Maximum Ideal Likelihood Estimation: A Unified Inference Framework for Latent Variable Models
Yizhou Cai, Ting Fung Ma
TL;DR
The paper introduces Maximum Ideal Likelihood Estimation (MILE), a unified framework for latent-variable models that parameterises latent variables and maximises the joint ideal likelihood $L(\bm{Z}, \bm{\theta}|\bm{X}) = f(\bm{X}, \bm{Z}|\bm{\theta})$, enabling simultaneous estimation of parameters and latent states. It establishes a rigorous inference foundation with conditional, joint, and marginal asymptotic normality under mild regularity conditions, and presents flexible computational strategies (Block Coordinate Ascend, Stepwise Categorical Progress, and Genetic Algorithms) for differentiable and non-differentiable, continuous and categorical latent variables. Through extensive simulations across Beta-Bernoulli, Log-Cauchy, Gaussian mixtures, and Bayesian segmented regression, MILE demonstrates competitive or superior statistical efficiency, faster computation, and scalable latent-variable recovery compared to EM-type methods and MCMC, including scenarios where traditional methods fail. The framework also shows compatibility with distributional approximations (VB, INLA, Vecchia) and practical applicability to real data, as illustrated by a Land Surface Temperature–ecoregion analysis.
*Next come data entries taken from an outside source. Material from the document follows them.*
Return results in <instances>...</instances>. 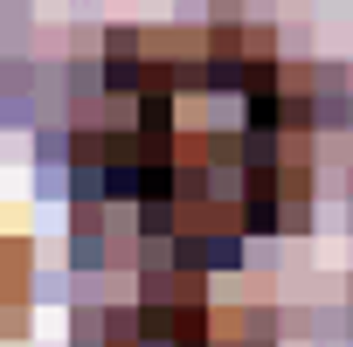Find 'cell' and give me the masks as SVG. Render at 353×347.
Listing matches in <instances>:
<instances>
[{
	"label": "cell",
	"mask_w": 353,
	"mask_h": 347,
	"mask_svg": "<svg viewBox=\"0 0 353 347\" xmlns=\"http://www.w3.org/2000/svg\"><path fill=\"white\" fill-rule=\"evenodd\" d=\"M312 181L305 70L270 28H125L77 118V188L139 209V229L243 243L291 229Z\"/></svg>",
	"instance_id": "6da1fadb"
},
{
	"label": "cell",
	"mask_w": 353,
	"mask_h": 347,
	"mask_svg": "<svg viewBox=\"0 0 353 347\" xmlns=\"http://www.w3.org/2000/svg\"><path fill=\"white\" fill-rule=\"evenodd\" d=\"M21 285H28V257H21V243L0 236V333L21 326Z\"/></svg>",
	"instance_id": "7a4b0ae2"
}]
</instances>
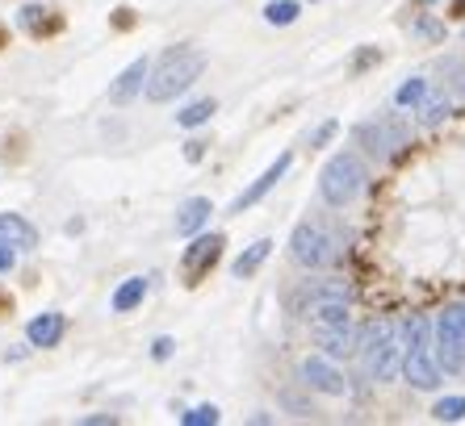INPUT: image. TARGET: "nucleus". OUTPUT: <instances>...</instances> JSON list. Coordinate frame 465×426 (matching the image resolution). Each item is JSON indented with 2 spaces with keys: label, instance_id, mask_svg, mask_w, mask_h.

Overall, MILE provides a robust, flexible alternative to conventional latent-variable inference with strong theoretical guarantees and practical scalability.
Abstract
This paper develops a unified estimation framework, the Maximum Ideal Likelihood Estimation (MILE), for general parametric models with latent variables. Unlike traditional approaches relying on the marginal likelihood of the observed data, MILE directly exploits the joint distribution of the complete data by treating the latent variables as parameters (the ideal likelihood). Borrowing strength from optimisation techniques and algorithms, MILE is a broadly applicable framework in case that traditional methods fail, such as when the marginal likelihood has non-finite expectations. MILE offers a flexible and robust alternative to established techniques, including the Expectation-Maximisation algorithm and Markov chain Monte Carlo. We facilitate statistical inference of MILE on consistency, asymptotic distribution, and equivalence to the Maximum Likelihood Estimation, under some mild conditions. Extensive simulations illustrative real-data applications illustrate the empirical advantages of MILE, outperforming existing methods on computational feasibility and scalability.